Некоторые «специалисты», желая всячески прикрыть преступные действия ЦРУ, начали утверждать, что, мол, изменение маршрута — это ошибка экипажа. Потом говорили, что это результат неисправности аппаратуры на борту самолета и т. п. Но тогда надо ответить хотя бы на перечисленные мною вопросы. Однако следует иметь в виду следующее. Ошибка именно в 12 градусов могла быть сделана только умышленно. Ошибка в 1–1,5 градуса или в 90 и 180 градусов — допустима. Во всех этих случаях причина — небрежность или невменяемость экипажа. Но опять-таки возникают перечисленные мной вопросы. Так же как и с версией неисправности аппаратуры.
Но все они относятся к американской стороне (точнее, к ЦРУ) и их соподельникам.
А как действовало наше руководство с учетом этого события?
Хочу еще раз отметить, что по прошествии многих лет, когда открываются новые обстоятельства и было достаточно времени для анализа, негативы и положительные стороны вырисовываются более контурно. Так и с этим южнокорейским лайнером.
На мой взгляд, самым лучшим оружием в объяснении случившегося является правда. Все равно по истечении времени все встанет на свое место, т. е. правда восторжествует. Даже если кого-то «занесло» так далеко, что, казалось бы, уже нет возврата, — это не так. Правда, признание правды снимет многие негативы, а может, и все.

- _ЧТО СДЕЛАТЬ_:
1. Какая величина ошибки, по утверждению фрагмента, могла быть сделана только умышленно?
2. Перечислите все величины ошибки, которые во фрагменте названы допустимыми.
3. Повторите дословно часть фрагмента, начиная со слов «А как действовало» и далее до слов «может, и все.».

- _ИСХОДНЫЕ ДАННЫЕ_:
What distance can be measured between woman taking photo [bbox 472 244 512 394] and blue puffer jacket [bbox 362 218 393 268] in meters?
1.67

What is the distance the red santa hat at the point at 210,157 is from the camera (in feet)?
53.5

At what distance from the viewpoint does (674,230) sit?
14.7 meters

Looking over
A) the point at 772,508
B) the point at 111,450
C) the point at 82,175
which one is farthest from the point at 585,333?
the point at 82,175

- _ОТВЕТЫ ПО ЗАДАНИЯМ_:
1. Ошибка именно в 12 градусов.

2. 1–1,5 градуса; 90 градусов; 180 градусов.

3.
А как действовало наше руководство с учетом этого события?
Хочу еще раз отметить, что по прошествии многих лет, когда открываются новые обстоятельства и было достаточно времени для анализа, негативы и положительные стороны вырисовываются более контурно. Так и с этим южнокорейским лайнером.
На мой взгляд, самым лучшим оружием в объяснении случившегося является правда. Все равно по истечении времени все встанет на свое место, т. е. правда восторжествует. Даже если кого-то «занесло» так далеко, что, казалось бы, уже нет возврата, — это не так. Правда, признание правды снимет многие негативы, а может, и все.